Author: Joseph B. Fowler
Publisher: Forgotten Books
Published: 2018-01-30
Total Pages: 112
ISBN-13: 9780267231638
DOWNLOAD EBOOKExcerpt from Descensus Averno and Other Poems N ow rising high, revealing by their glare The dreary realms of sorrow and despair; Now falling low, and darkening, as they fall Hell's gloomy plains and loathsome caverns all Expectant, mute and motionless, alone In solemn state upon his ebon throne Beelzebub, the Prince of Hell, awaits With anxious gaze toward the frowning gates, The coming, long delayed, of Satan; him Whose lordly presence in these regions dim Serves every fear among his hosts to quell; Whose lengthened absence makes a void in hell.
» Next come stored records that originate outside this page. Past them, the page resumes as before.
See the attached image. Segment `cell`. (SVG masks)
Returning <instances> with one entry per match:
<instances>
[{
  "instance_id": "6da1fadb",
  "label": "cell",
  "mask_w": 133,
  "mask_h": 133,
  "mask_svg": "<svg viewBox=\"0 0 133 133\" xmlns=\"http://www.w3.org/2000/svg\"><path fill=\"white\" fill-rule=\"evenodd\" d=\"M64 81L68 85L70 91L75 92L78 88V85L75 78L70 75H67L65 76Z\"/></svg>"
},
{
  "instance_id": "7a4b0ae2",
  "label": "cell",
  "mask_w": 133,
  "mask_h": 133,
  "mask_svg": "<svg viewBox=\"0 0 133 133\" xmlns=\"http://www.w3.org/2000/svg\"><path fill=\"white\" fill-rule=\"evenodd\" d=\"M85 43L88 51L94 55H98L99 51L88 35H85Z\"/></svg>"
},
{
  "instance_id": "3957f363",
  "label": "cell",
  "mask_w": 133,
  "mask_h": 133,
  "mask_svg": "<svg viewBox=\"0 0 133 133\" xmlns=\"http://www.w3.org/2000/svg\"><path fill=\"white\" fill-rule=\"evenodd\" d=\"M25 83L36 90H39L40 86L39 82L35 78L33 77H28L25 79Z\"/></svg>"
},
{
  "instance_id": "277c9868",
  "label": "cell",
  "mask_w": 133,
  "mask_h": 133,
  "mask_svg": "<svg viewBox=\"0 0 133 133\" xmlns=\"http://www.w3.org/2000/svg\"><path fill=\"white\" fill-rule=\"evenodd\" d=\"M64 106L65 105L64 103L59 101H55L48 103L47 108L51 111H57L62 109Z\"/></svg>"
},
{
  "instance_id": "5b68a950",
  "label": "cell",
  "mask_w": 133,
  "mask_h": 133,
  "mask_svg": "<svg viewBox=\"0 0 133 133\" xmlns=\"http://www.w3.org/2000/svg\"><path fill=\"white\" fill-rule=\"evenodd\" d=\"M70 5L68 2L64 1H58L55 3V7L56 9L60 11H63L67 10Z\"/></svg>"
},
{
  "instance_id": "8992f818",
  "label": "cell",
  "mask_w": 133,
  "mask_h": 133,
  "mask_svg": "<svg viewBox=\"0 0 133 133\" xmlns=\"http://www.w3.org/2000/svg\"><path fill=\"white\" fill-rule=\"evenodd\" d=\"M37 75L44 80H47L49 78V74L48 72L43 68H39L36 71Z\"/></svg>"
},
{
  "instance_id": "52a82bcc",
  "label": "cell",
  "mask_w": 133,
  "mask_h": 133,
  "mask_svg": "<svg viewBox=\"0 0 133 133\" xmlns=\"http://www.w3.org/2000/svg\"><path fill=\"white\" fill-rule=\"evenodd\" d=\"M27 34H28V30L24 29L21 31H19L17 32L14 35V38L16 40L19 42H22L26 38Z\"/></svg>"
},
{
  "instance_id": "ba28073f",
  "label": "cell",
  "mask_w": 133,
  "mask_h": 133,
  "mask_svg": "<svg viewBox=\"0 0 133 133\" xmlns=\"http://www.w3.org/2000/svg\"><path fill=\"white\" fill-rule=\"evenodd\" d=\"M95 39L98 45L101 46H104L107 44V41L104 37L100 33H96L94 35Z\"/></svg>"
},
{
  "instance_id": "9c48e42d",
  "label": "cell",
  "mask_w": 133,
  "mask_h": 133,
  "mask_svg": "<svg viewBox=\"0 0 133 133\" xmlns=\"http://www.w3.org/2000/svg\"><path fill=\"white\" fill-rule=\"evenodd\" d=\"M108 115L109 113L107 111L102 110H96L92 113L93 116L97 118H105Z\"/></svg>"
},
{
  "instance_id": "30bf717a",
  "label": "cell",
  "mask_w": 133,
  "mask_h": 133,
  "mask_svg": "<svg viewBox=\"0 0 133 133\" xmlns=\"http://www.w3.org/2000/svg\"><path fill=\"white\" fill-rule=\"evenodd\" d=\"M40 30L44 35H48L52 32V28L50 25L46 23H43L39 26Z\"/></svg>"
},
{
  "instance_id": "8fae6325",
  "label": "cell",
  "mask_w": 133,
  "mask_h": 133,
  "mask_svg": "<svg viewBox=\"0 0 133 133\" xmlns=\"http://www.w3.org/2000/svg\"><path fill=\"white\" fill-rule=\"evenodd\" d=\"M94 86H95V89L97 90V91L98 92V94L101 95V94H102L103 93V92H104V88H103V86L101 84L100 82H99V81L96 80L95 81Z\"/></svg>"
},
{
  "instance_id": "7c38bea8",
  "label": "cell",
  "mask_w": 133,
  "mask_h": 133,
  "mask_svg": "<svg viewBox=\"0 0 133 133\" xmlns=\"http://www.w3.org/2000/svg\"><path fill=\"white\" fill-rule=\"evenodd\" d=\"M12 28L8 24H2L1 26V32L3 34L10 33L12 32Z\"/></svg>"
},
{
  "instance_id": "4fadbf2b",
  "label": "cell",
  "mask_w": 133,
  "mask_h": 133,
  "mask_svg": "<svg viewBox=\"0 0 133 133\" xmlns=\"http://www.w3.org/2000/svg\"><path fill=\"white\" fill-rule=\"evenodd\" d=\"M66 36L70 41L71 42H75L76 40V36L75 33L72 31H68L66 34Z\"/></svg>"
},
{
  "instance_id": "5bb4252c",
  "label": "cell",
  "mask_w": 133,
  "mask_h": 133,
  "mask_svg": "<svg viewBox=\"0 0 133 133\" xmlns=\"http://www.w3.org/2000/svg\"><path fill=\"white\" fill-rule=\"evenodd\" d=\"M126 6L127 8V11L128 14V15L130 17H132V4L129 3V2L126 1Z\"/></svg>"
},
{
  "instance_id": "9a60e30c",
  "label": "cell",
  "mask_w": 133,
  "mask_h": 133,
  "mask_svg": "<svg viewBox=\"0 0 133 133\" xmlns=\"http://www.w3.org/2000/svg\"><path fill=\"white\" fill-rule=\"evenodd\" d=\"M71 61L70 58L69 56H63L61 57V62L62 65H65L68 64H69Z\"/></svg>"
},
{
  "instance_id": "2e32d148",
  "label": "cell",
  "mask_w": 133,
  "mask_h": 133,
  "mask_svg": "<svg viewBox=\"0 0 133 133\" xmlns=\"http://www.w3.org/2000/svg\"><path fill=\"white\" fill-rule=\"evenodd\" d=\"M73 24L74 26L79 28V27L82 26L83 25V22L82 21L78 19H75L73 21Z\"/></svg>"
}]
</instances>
About the Publisher Forgotten Books publishes hundreds of thousands of rare and classic books. Find more at www.forgottenbooks.com This book is a reproduction of an important historical work. Forgotten Books uses state-of-the-art technology to digitally reconstruct the work, preserving the original format whilst repairing imperfections present in the aged copy. In rare cases, an imperfection in the original, such as a blemish or missing page, may be replicated in our edition. We do, however, repair the vast majority of imperfections successfully; any imperfections that remain are intentionally left to preserve the state of such historical works.